‘Iceman’ (2018): “Payback in the Palaeolithic”
As a child of the ‘90s, it’s great to see the media icons of my youth returning to the spotlight. After comebacks from Jeff Goldblum and Janet Jackson, it’s Ötzi the Iceman’s turn. His hollow eyes and emaciated frame were inescapable in 1991, when his five-thousand-year-old corpse was found in an Alpine glacier, and Iceman, now released on DVD by Bulldog Films, is testament to his lasting celebrity. Like Goldblum and Jackson, he’s lost none of his sex appeal. After a brief prologue showing Ötzi on the mountain where his body would be discovered, we flash back to him having cowgirl-style sex with his wife – a rebuke, perhaps, to Jean-Jacques Annaud’s Quest for Fire, which infamously posited that modern man began to evolve when we decided to have missionary position relations.
It’s easy – too easy – to make fun of caveman films. The sight of modern actors in furs grunting at each other is the sort of thing that usually only plays well in comedies – and sure enough, the first caveman film to be influenced by Ötzi’s discovery was Encino Man, which forced its unfortunate unfrozen protagonist to suffer Pauly Shore. Director Felix Randau is going for something different with Iceman. Taking his cue from the discovery of deliberately inflicted wounds on Ötzi’s corpse, he fashions a terse, serious-minded revenge thriller that has been aptly compared to The Revenant.
Certainly, you can’t fault the effort. Iceman’s spoken dialogue is entirely in the now-extinct Rhaetian tongue, which it plays unsubtitled, arguing in an opening caption that the movie was designed to be understood purely visually. It manages this surprisingly effortlessly. There’s never a point where the narrative is confusing, and you might even pick up a phrase or two. Your reviewer freely admits to having no idea what “tineka” means, but then he has no idea what the literal meaning of MacGuffin is either, and in the context of Iceman the two words mean the same thing. What, exactly, the tineka is and why it is so valuable is revealed towards the end in a strange, haunting moment, one which gestures at one of the great questions of human mental evolution: at what point did we realise we were individuals?
If only this had been worked more into the narrative preceding it. Most of Iceman fits too neatly into that most individualistic, lone-wolf of genres, the revenge movie. Randau evokes the sparse, Spartan life of Ötzi – named “Kelab” in the credits, as “Ötzi” refers to his discovery on the Ötztal Alps – and his people very effectively, but the rival tribe we see clearly aren’t thinking of conserving resources when they burn the village down.
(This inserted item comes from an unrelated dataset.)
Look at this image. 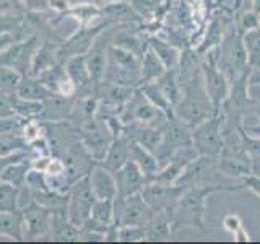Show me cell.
<instances>
[{"label":"cell","mask_w":260,"mask_h":244,"mask_svg":"<svg viewBox=\"0 0 260 244\" xmlns=\"http://www.w3.org/2000/svg\"><path fill=\"white\" fill-rule=\"evenodd\" d=\"M244 182L238 186H223V184H199L190 186L184 191L179 199L176 208L171 214V226L173 233H177L182 228H195L202 233H208L205 222L207 199L215 192H233L244 189Z\"/></svg>","instance_id":"6da1fadb"},{"label":"cell","mask_w":260,"mask_h":244,"mask_svg":"<svg viewBox=\"0 0 260 244\" xmlns=\"http://www.w3.org/2000/svg\"><path fill=\"white\" fill-rule=\"evenodd\" d=\"M181 88H182L181 100L177 101V104L173 109V114L177 119H181L187 126H190L193 129L200 122L215 116L213 104H211L210 98L205 92V86H203L202 72L193 78L181 83Z\"/></svg>","instance_id":"7a4b0ae2"},{"label":"cell","mask_w":260,"mask_h":244,"mask_svg":"<svg viewBox=\"0 0 260 244\" xmlns=\"http://www.w3.org/2000/svg\"><path fill=\"white\" fill-rule=\"evenodd\" d=\"M216 64L221 69L226 77L233 81L238 78L241 73L249 70V59L247 49L244 44V35L236 29V26L224 31L221 43L216 49Z\"/></svg>","instance_id":"3957f363"},{"label":"cell","mask_w":260,"mask_h":244,"mask_svg":"<svg viewBox=\"0 0 260 244\" xmlns=\"http://www.w3.org/2000/svg\"><path fill=\"white\" fill-rule=\"evenodd\" d=\"M215 49L207 52L205 59L200 60L202 67V77H203V86L210 98L211 104H213L215 116L221 112V108L226 101L228 95H230L231 81L226 77V73L218 67L216 55H213Z\"/></svg>","instance_id":"277c9868"},{"label":"cell","mask_w":260,"mask_h":244,"mask_svg":"<svg viewBox=\"0 0 260 244\" xmlns=\"http://www.w3.org/2000/svg\"><path fill=\"white\" fill-rule=\"evenodd\" d=\"M223 126L224 117L221 112L200 122L199 126H195L192 129V146L195 151L199 155L218 158V155L221 153L224 146Z\"/></svg>","instance_id":"5b68a950"},{"label":"cell","mask_w":260,"mask_h":244,"mask_svg":"<svg viewBox=\"0 0 260 244\" xmlns=\"http://www.w3.org/2000/svg\"><path fill=\"white\" fill-rule=\"evenodd\" d=\"M96 200L98 197L89 182V174L78 177L75 182H72L69 189L67 218L75 226L81 228L91 217V208Z\"/></svg>","instance_id":"8992f818"},{"label":"cell","mask_w":260,"mask_h":244,"mask_svg":"<svg viewBox=\"0 0 260 244\" xmlns=\"http://www.w3.org/2000/svg\"><path fill=\"white\" fill-rule=\"evenodd\" d=\"M161 129H162L161 142L158 145L156 151H154L159 163V168L165 165L179 148L192 145V127L187 126L181 119H177L174 114L166 119V122L161 126Z\"/></svg>","instance_id":"52a82bcc"},{"label":"cell","mask_w":260,"mask_h":244,"mask_svg":"<svg viewBox=\"0 0 260 244\" xmlns=\"http://www.w3.org/2000/svg\"><path fill=\"white\" fill-rule=\"evenodd\" d=\"M154 211L145 202L142 194H134L128 197H116L114 199V225L117 226H146Z\"/></svg>","instance_id":"ba28073f"},{"label":"cell","mask_w":260,"mask_h":244,"mask_svg":"<svg viewBox=\"0 0 260 244\" xmlns=\"http://www.w3.org/2000/svg\"><path fill=\"white\" fill-rule=\"evenodd\" d=\"M216 171L233 179H244L254 174V160L241 143L224 145L216 158Z\"/></svg>","instance_id":"9c48e42d"},{"label":"cell","mask_w":260,"mask_h":244,"mask_svg":"<svg viewBox=\"0 0 260 244\" xmlns=\"http://www.w3.org/2000/svg\"><path fill=\"white\" fill-rule=\"evenodd\" d=\"M120 119L124 124H127V122H140V124L146 126L161 127L166 122L168 114L161 111L158 106H154L140 89L135 88L132 98L122 109Z\"/></svg>","instance_id":"30bf717a"},{"label":"cell","mask_w":260,"mask_h":244,"mask_svg":"<svg viewBox=\"0 0 260 244\" xmlns=\"http://www.w3.org/2000/svg\"><path fill=\"white\" fill-rule=\"evenodd\" d=\"M185 189L187 187L179 184H165L159 181H150L143 186L140 194L154 214L171 215Z\"/></svg>","instance_id":"8fae6325"},{"label":"cell","mask_w":260,"mask_h":244,"mask_svg":"<svg viewBox=\"0 0 260 244\" xmlns=\"http://www.w3.org/2000/svg\"><path fill=\"white\" fill-rule=\"evenodd\" d=\"M80 142L88 150V153L94 158L96 163H100L104 157V153L108 151L111 142L114 140V134L106 122L96 116L93 120L86 122L85 126L78 129Z\"/></svg>","instance_id":"7c38bea8"},{"label":"cell","mask_w":260,"mask_h":244,"mask_svg":"<svg viewBox=\"0 0 260 244\" xmlns=\"http://www.w3.org/2000/svg\"><path fill=\"white\" fill-rule=\"evenodd\" d=\"M108 26H111L108 21H103L100 24H81L78 31H75L62 44L57 46V59H59V62L63 64L73 55L86 54L89 47L93 46L94 39Z\"/></svg>","instance_id":"4fadbf2b"},{"label":"cell","mask_w":260,"mask_h":244,"mask_svg":"<svg viewBox=\"0 0 260 244\" xmlns=\"http://www.w3.org/2000/svg\"><path fill=\"white\" fill-rule=\"evenodd\" d=\"M41 44V38L38 35H31L28 38H23L15 41L4 52H0V65L15 69L21 75L29 73L32 57H35L38 47Z\"/></svg>","instance_id":"5bb4252c"},{"label":"cell","mask_w":260,"mask_h":244,"mask_svg":"<svg viewBox=\"0 0 260 244\" xmlns=\"http://www.w3.org/2000/svg\"><path fill=\"white\" fill-rule=\"evenodd\" d=\"M21 211L24 220V239H39L46 238V236L51 238L52 210L32 199L26 207L21 208Z\"/></svg>","instance_id":"9a60e30c"},{"label":"cell","mask_w":260,"mask_h":244,"mask_svg":"<svg viewBox=\"0 0 260 244\" xmlns=\"http://www.w3.org/2000/svg\"><path fill=\"white\" fill-rule=\"evenodd\" d=\"M111 33H112L111 26H108L94 39L93 46L89 47V51L85 54L88 69H89V73H91L93 83L96 88L100 86V83L103 81L106 67H108V54H109V46L112 43Z\"/></svg>","instance_id":"2e32d148"},{"label":"cell","mask_w":260,"mask_h":244,"mask_svg":"<svg viewBox=\"0 0 260 244\" xmlns=\"http://www.w3.org/2000/svg\"><path fill=\"white\" fill-rule=\"evenodd\" d=\"M216 171V158L207 157V155H197L189 165L184 168L181 176L177 177L176 184L190 187L199 184H215L210 182L211 174Z\"/></svg>","instance_id":"e0dca14e"},{"label":"cell","mask_w":260,"mask_h":244,"mask_svg":"<svg viewBox=\"0 0 260 244\" xmlns=\"http://www.w3.org/2000/svg\"><path fill=\"white\" fill-rule=\"evenodd\" d=\"M112 174L117 186V197H128V195L140 194L143 186L148 182L142 169L132 160H128L124 166Z\"/></svg>","instance_id":"ac0fdd59"},{"label":"cell","mask_w":260,"mask_h":244,"mask_svg":"<svg viewBox=\"0 0 260 244\" xmlns=\"http://www.w3.org/2000/svg\"><path fill=\"white\" fill-rule=\"evenodd\" d=\"M75 108V101L72 96H63L54 93L43 101V114L41 120L44 122H67Z\"/></svg>","instance_id":"d6986e66"},{"label":"cell","mask_w":260,"mask_h":244,"mask_svg":"<svg viewBox=\"0 0 260 244\" xmlns=\"http://www.w3.org/2000/svg\"><path fill=\"white\" fill-rule=\"evenodd\" d=\"M122 135H125L128 140L137 142L138 145H142L146 150L154 153L161 142L162 129L154 127V126L140 124V122H127V124H124Z\"/></svg>","instance_id":"ffe728a7"},{"label":"cell","mask_w":260,"mask_h":244,"mask_svg":"<svg viewBox=\"0 0 260 244\" xmlns=\"http://www.w3.org/2000/svg\"><path fill=\"white\" fill-rule=\"evenodd\" d=\"M63 65H65V72H67L69 78L73 81V85L77 86V92L96 93V86L93 83L91 73H89L85 54L70 57V59L65 60Z\"/></svg>","instance_id":"44dd1931"},{"label":"cell","mask_w":260,"mask_h":244,"mask_svg":"<svg viewBox=\"0 0 260 244\" xmlns=\"http://www.w3.org/2000/svg\"><path fill=\"white\" fill-rule=\"evenodd\" d=\"M101 15L104 21L112 24H130L140 23L142 16L135 12V8L130 4V0H119V2H108L101 7Z\"/></svg>","instance_id":"7402d4cb"},{"label":"cell","mask_w":260,"mask_h":244,"mask_svg":"<svg viewBox=\"0 0 260 244\" xmlns=\"http://www.w3.org/2000/svg\"><path fill=\"white\" fill-rule=\"evenodd\" d=\"M89 182L98 199H116L117 197V186L116 179L111 171H108L100 163H96L93 169L89 171Z\"/></svg>","instance_id":"603a6c76"},{"label":"cell","mask_w":260,"mask_h":244,"mask_svg":"<svg viewBox=\"0 0 260 244\" xmlns=\"http://www.w3.org/2000/svg\"><path fill=\"white\" fill-rule=\"evenodd\" d=\"M128 160H130L128 138L125 135H119V137H114V140L111 142L108 151L104 153L100 165L104 166L108 171H111V173H116V171L124 166Z\"/></svg>","instance_id":"cb8c5ba5"},{"label":"cell","mask_w":260,"mask_h":244,"mask_svg":"<svg viewBox=\"0 0 260 244\" xmlns=\"http://www.w3.org/2000/svg\"><path fill=\"white\" fill-rule=\"evenodd\" d=\"M128 148H130V160L137 163V166L142 169L146 181L148 182L153 181L159 171V163H158L156 155L132 140H128Z\"/></svg>","instance_id":"d4e9b609"},{"label":"cell","mask_w":260,"mask_h":244,"mask_svg":"<svg viewBox=\"0 0 260 244\" xmlns=\"http://www.w3.org/2000/svg\"><path fill=\"white\" fill-rule=\"evenodd\" d=\"M81 230L73 225L67 218L65 211H55L51 220V239L59 242H73L80 241Z\"/></svg>","instance_id":"484cf974"},{"label":"cell","mask_w":260,"mask_h":244,"mask_svg":"<svg viewBox=\"0 0 260 244\" xmlns=\"http://www.w3.org/2000/svg\"><path fill=\"white\" fill-rule=\"evenodd\" d=\"M15 93L24 98V100H32V101H44L46 98L54 95L52 89H49L38 77H32L29 73L21 77Z\"/></svg>","instance_id":"4316f807"},{"label":"cell","mask_w":260,"mask_h":244,"mask_svg":"<svg viewBox=\"0 0 260 244\" xmlns=\"http://www.w3.org/2000/svg\"><path fill=\"white\" fill-rule=\"evenodd\" d=\"M0 234L15 241H24V220L21 210H0Z\"/></svg>","instance_id":"83f0119b"},{"label":"cell","mask_w":260,"mask_h":244,"mask_svg":"<svg viewBox=\"0 0 260 244\" xmlns=\"http://www.w3.org/2000/svg\"><path fill=\"white\" fill-rule=\"evenodd\" d=\"M173 234L174 233H173V226H171L169 214H154L151 222L145 226V241L150 242L169 241Z\"/></svg>","instance_id":"f1b7e54d"},{"label":"cell","mask_w":260,"mask_h":244,"mask_svg":"<svg viewBox=\"0 0 260 244\" xmlns=\"http://www.w3.org/2000/svg\"><path fill=\"white\" fill-rule=\"evenodd\" d=\"M59 64V59H57V47H54L51 43H41L38 51L32 57V62H31V69H29V75L32 77H39L41 73L52 69L54 65Z\"/></svg>","instance_id":"f546056e"},{"label":"cell","mask_w":260,"mask_h":244,"mask_svg":"<svg viewBox=\"0 0 260 244\" xmlns=\"http://www.w3.org/2000/svg\"><path fill=\"white\" fill-rule=\"evenodd\" d=\"M165 72H166L165 64L161 62V59L154 54L151 47H146L140 62V85L156 81Z\"/></svg>","instance_id":"4dcf8cb0"},{"label":"cell","mask_w":260,"mask_h":244,"mask_svg":"<svg viewBox=\"0 0 260 244\" xmlns=\"http://www.w3.org/2000/svg\"><path fill=\"white\" fill-rule=\"evenodd\" d=\"M148 47H151L154 54H156L161 62L165 64L166 69H174L179 64V57H181V51L173 44L168 43V41H162L156 36H150L148 38Z\"/></svg>","instance_id":"1f68e13d"},{"label":"cell","mask_w":260,"mask_h":244,"mask_svg":"<svg viewBox=\"0 0 260 244\" xmlns=\"http://www.w3.org/2000/svg\"><path fill=\"white\" fill-rule=\"evenodd\" d=\"M10 98L12 108L15 114L21 119H39L43 114V101H32V100H24V98L18 96L16 93H8Z\"/></svg>","instance_id":"d6a6232c"},{"label":"cell","mask_w":260,"mask_h":244,"mask_svg":"<svg viewBox=\"0 0 260 244\" xmlns=\"http://www.w3.org/2000/svg\"><path fill=\"white\" fill-rule=\"evenodd\" d=\"M156 83L159 85V88L162 89V93L166 95V98L169 100V103L174 106L177 104V101L181 100L182 95V88H181V81H179V75H177V69H166V72L156 80Z\"/></svg>","instance_id":"836d02e7"},{"label":"cell","mask_w":260,"mask_h":244,"mask_svg":"<svg viewBox=\"0 0 260 244\" xmlns=\"http://www.w3.org/2000/svg\"><path fill=\"white\" fill-rule=\"evenodd\" d=\"M31 160H23V161H16V163H12V165H8L2 176H0V181L2 182H8V184H13L16 187H24L26 186V177H28V173L31 169Z\"/></svg>","instance_id":"e575fe53"},{"label":"cell","mask_w":260,"mask_h":244,"mask_svg":"<svg viewBox=\"0 0 260 244\" xmlns=\"http://www.w3.org/2000/svg\"><path fill=\"white\" fill-rule=\"evenodd\" d=\"M29 142L20 130L0 134V157L15 151H29Z\"/></svg>","instance_id":"d590c367"},{"label":"cell","mask_w":260,"mask_h":244,"mask_svg":"<svg viewBox=\"0 0 260 244\" xmlns=\"http://www.w3.org/2000/svg\"><path fill=\"white\" fill-rule=\"evenodd\" d=\"M138 89H140V92L148 98L154 106H158L161 111H165L168 114V117L173 116V104L169 103V100L166 98V95L162 93V89L159 88V85L156 83V81L143 83V85L138 86Z\"/></svg>","instance_id":"8d00e7d4"},{"label":"cell","mask_w":260,"mask_h":244,"mask_svg":"<svg viewBox=\"0 0 260 244\" xmlns=\"http://www.w3.org/2000/svg\"><path fill=\"white\" fill-rule=\"evenodd\" d=\"M244 44L247 49L250 70H260V28L247 31L244 35Z\"/></svg>","instance_id":"74e56055"},{"label":"cell","mask_w":260,"mask_h":244,"mask_svg":"<svg viewBox=\"0 0 260 244\" xmlns=\"http://www.w3.org/2000/svg\"><path fill=\"white\" fill-rule=\"evenodd\" d=\"M0 210L16 211L20 208V187L0 181Z\"/></svg>","instance_id":"f35d334b"},{"label":"cell","mask_w":260,"mask_h":244,"mask_svg":"<svg viewBox=\"0 0 260 244\" xmlns=\"http://www.w3.org/2000/svg\"><path fill=\"white\" fill-rule=\"evenodd\" d=\"M91 218L103 225H114V199H98L91 208Z\"/></svg>","instance_id":"ab89813d"},{"label":"cell","mask_w":260,"mask_h":244,"mask_svg":"<svg viewBox=\"0 0 260 244\" xmlns=\"http://www.w3.org/2000/svg\"><path fill=\"white\" fill-rule=\"evenodd\" d=\"M65 13L72 15L73 18H77L80 24H91V20L94 16L101 15V8L93 4H78L75 7L69 8V10H65Z\"/></svg>","instance_id":"60d3db41"},{"label":"cell","mask_w":260,"mask_h":244,"mask_svg":"<svg viewBox=\"0 0 260 244\" xmlns=\"http://www.w3.org/2000/svg\"><path fill=\"white\" fill-rule=\"evenodd\" d=\"M223 35H224V31H223V26H221V21H219L218 18L213 20L210 23L207 38H205V41H203L202 47L199 49V52L200 54H203V52L207 54L208 51H211V49L218 47L219 43H221V39H223Z\"/></svg>","instance_id":"b9f144b4"},{"label":"cell","mask_w":260,"mask_h":244,"mask_svg":"<svg viewBox=\"0 0 260 244\" xmlns=\"http://www.w3.org/2000/svg\"><path fill=\"white\" fill-rule=\"evenodd\" d=\"M21 77V73L16 72L15 69L7 67V65H0V92L7 95L15 93Z\"/></svg>","instance_id":"7bdbcfd3"},{"label":"cell","mask_w":260,"mask_h":244,"mask_svg":"<svg viewBox=\"0 0 260 244\" xmlns=\"http://www.w3.org/2000/svg\"><path fill=\"white\" fill-rule=\"evenodd\" d=\"M234 26L241 33V35H246L247 31L260 28V15L255 10L242 12L238 18L234 20Z\"/></svg>","instance_id":"ee69618b"},{"label":"cell","mask_w":260,"mask_h":244,"mask_svg":"<svg viewBox=\"0 0 260 244\" xmlns=\"http://www.w3.org/2000/svg\"><path fill=\"white\" fill-rule=\"evenodd\" d=\"M130 4L135 8V12L143 18H150V16H156L162 0H130Z\"/></svg>","instance_id":"f6af8a7d"},{"label":"cell","mask_w":260,"mask_h":244,"mask_svg":"<svg viewBox=\"0 0 260 244\" xmlns=\"http://www.w3.org/2000/svg\"><path fill=\"white\" fill-rule=\"evenodd\" d=\"M239 135H241L242 146L249 151V155L252 157V160H254V165H255V163L260 160V138L247 134L242 126L239 127Z\"/></svg>","instance_id":"bcb514c9"},{"label":"cell","mask_w":260,"mask_h":244,"mask_svg":"<svg viewBox=\"0 0 260 244\" xmlns=\"http://www.w3.org/2000/svg\"><path fill=\"white\" fill-rule=\"evenodd\" d=\"M119 241L120 242H138L145 241V226H119Z\"/></svg>","instance_id":"7dc6e473"},{"label":"cell","mask_w":260,"mask_h":244,"mask_svg":"<svg viewBox=\"0 0 260 244\" xmlns=\"http://www.w3.org/2000/svg\"><path fill=\"white\" fill-rule=\"evenodd\" d=\"M21 16L0 12V33H12V31H21Z\"/></svg>","instance_id":"c3c4849f"},{"label":"cell","mask_w":260,"mask_h":244,"mask_svg":"<svg viewBox=\"0 0 260 244\" xmlns=\"http://www.w3.org/2000/svg\"><path fill=\"white\" fill-rule=\"evenodd\" d=\"M32 158V151H15V153H10V155H4V157H0V176H2L4 169L12 165V163H16V161H23V160H29Z\"/></svg>","instance_id":"681fc988"},{"label":"cell","mask_w":260,"mask_h":244,"mask_svg":"<svg viewBox=\"0 0 260 244\" xmlns=\"http://www.w3.org/2000/svg\"><path fill=\"white\" fill-rule=\"evenodd\" d=\"M26 122H28L26 119H21L18 116L0 119V134L12 132V130H20V129H23V126L26 124Z\"/></svg>","instance_id":"f907efd6"},{"label":"cell","mask_w":260,"mask_h":244,"mask_svg":"<svg viewBox=\"0 0 260 244\" xmlns=\"http://www.w3.org/2000/svg\"><path fill=\"white\" fill-rule=\"evenodd\" d=\"M16 116L13 108H12V103H10V98H8L7 93L0 92V119H5V117H13Z\"/></svg>","instance_id":"816d5d0a"},{"label":"cell","mask_w":260,"mask_h":244,"mask_svg":"<svg viewBox=\"0 0 260 244\" xmlns=\"http://www.w3.org/2000/svg\"><path fill=\"white\" fill-rule=\"evenodd\" d=\"M23 39L20 31H12V33H0V52H4L5 49L13 44L15 41Z\"/></svg>","instance_id":"f5cc1de1"},{"label":"cell","mask_w":260,"mask_h":244,"mask_svg":"<svg viewBox=\"0 0 260 244\" xmlns=\"http://www.w3.org/2000/svg\"><path fill=\"white\" fill-rule=\"evenodd\" d=\"M223 226L226 228L228 231H230L231 234H234L236 231H239L241 228H242V222H241V218L238 215H234V214H230V215H226L224 220H223Z\"/></svg>","instance_id":"db71d44e"},{"label":"cell","mask_w":260,"mask_h":244,"mask_svg":"<svg viewBox=\"0 0 260 244\" xmlns=\"http://www.w3.org/2000/svg\"><path fill=\"white\" fill-rule=\"evenodd\" d=\"M242 182H244V186L247 187V189H250L252 192H255L258 197H260V176H257L254 173V174H250L247 177H244Z\"/></svg>","instance_id":"11a10c76"},{"label":"cell","mask_w":260,"mask_h":244,"mask_svg":"<svg viewBox=\"0 0 260 244\" xmlns=\"http://www.w3.org/2000/svg\"><path fill=\"white\" fill-rule=\"evenodd\" d=\"M234 241H238V242H247V241H250V236H249V233L244 230V226L241 228L239 231H236L234 234Z\"/></svg>","instance_id":"9f6ffc18"},{"label":"cell","mask_w":260,"mask_h":244,"mask_svg":"<svg viewBox=\"0 0 260 244\" xmlns=\"http://www.w3.org/2000/svg\"><path fill=\"white\" fill-rule=\"evenodd\" d=\"M242 127H244V130H246L247 134L260 138V124H257V126H242Z\"/></svg>","instance_id":"6f0895ef"},{"label":"cell","mask_w":260,"mask_h":244,"mask_svg":"<svg viewBox=\"0 0 260 244\" xmlns=\"http://www.w3.org/2000/svg\"><path fill=\"white\" fill-rule=\"evenodd\" d=\"M252 108H254L255 114H257L258 119H260V100H254V103H252Z\"/></svg>","instance_id":"680465c9"},{"label":"cell","mask_w":260,"mask_h":244,"mask_svg":"<svg viewBox=\"0 0 260 244\" xmlns=\"http://www.w3.org/2000/svg\"><path fill=\"white\" fill-rule=\"evenodd\" d=\"M252 4H254V8H252V10H255L260 15V0H252Z\"/></svg>","instance_id":"91938a15"},{"label":"cell","mask_w":260,"mask_h":244,"mask_svg":"<svg viewBox=\"0 0 260 244\" xmlns=\"http://www.w3.org/2000/svg\"><path fill=\"white\" fill-rule=\"evenodd\" d=\"M103 2L108 4V2H119V0H103Z\"/></svg>","instance_id":"94428289"}]
</instances>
They’re not thinking of breeding when they rape and murder Kelab’s wife. Nor is Kelab himself thinking purely about survival when he takes care of a baby left orphaned by the carnage. Such moments happen because they happen in action movies. Perhaps your average Charles Bronson or Liam Neeson actioner isn’t a great distance up the evolutionary ladder of cinema, but are their tropes really five thousand years old?
As Kelab climbs further into the Alps and towards the lonely death we know he suffered, the film finally slips the bonds of genre. Lead actor Jürgen Vogel crawls into teardrop-shaped lacunae in the ice, and scrambles up the side of glaciers with primitive tools. Oddly, Randau doesn’t include the familiar shots of the body – perhaps he felt too close to his lead character to linger on the grisly evidence of his death.
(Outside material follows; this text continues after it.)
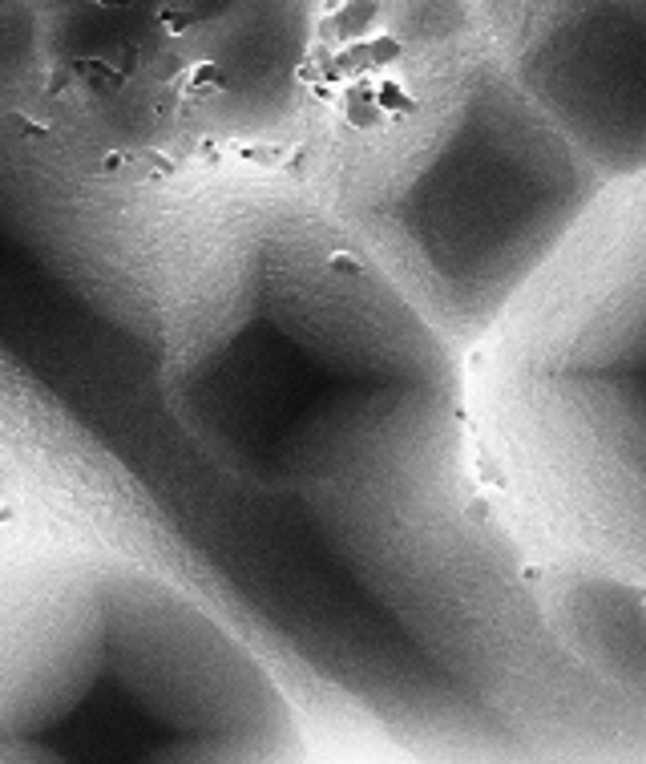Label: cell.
I'll use <instances>...</instances> for the list:
<instances>
[{"mask_svg":"<svg viewBox=\"0 0 646 764\" xmlns=\"http://www.w3.org/2000/svg\"><path fill=\"white\" fill-rule=\"evenodd\" d=\"M465 421L521 542L646 587V174L598 190L465 356Z\"/></svg>","mask_w":646,"mask_h":764,"instance_id":"cell-3","label":"cell"},{"mask_svg":"<svg viewBox=\"0 0 646 764\" xmlns=\"http://www.w3.org/2000/svg\"><path fill=\"white\" fill-rule=\"evenodd\" d=\"M323 207L461 360L606 186L558 126L505 93L433 110L388 77Z\"/></svg>","mask_w":646,"mask_h":764,"instance_id":"cell-4","label":"cell"},{"mask_svg":"<svg viewBox=\"0 0 646 764\" xmlns=\"http://www.w3.org/2000/svg\"><path fill=\"white\" fill-rule=\"evenodd\" d=\"M0 764H307L275 667L110 550L0 566Z\"/></svg>","mask_w":646,"mask_h":764,"instance_id":"cell-2","label":"cell"},{"mask_svg":"<svg viewBox=\"0 0 646 764\" xmlns=\"http://www.w3.org/2000/svg\"><path fill=\"white\" fill-rule=\"evenodd\" d=\"M170 397L255 482L344 486L461 453L465 360L323 207L251 231L186 283Z\"/></svg>","mask_w":646,"mask_h":764,"instance_id":"cell-1","label":"cell"}]
</instances>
If so, it’s quite a testament to Vogel’s performance, which never slips into the silliness that even other ‘serious’ caveman films are prone to. In fact, all of the cast disappear seamlessly into their roles, even the names. Perhaps it’s understandable that fans of Goodnight Mommy might have trouble recognising its lead Susanne Wuest – but how can Franco Nero, one of the iconic faces of European cinema, be as undetectable as this? Whether this commitment is leavened or betrayed by the action-movie clichés of Iceman’s plot will be a matter for the individual viewer to decide. Even the most critical viewer, however, will have to admit that its sincerity and its commitment to accuracy lands it a long way from Raquel Welch fighting stop-motion dinosaurs for Hammer Studios.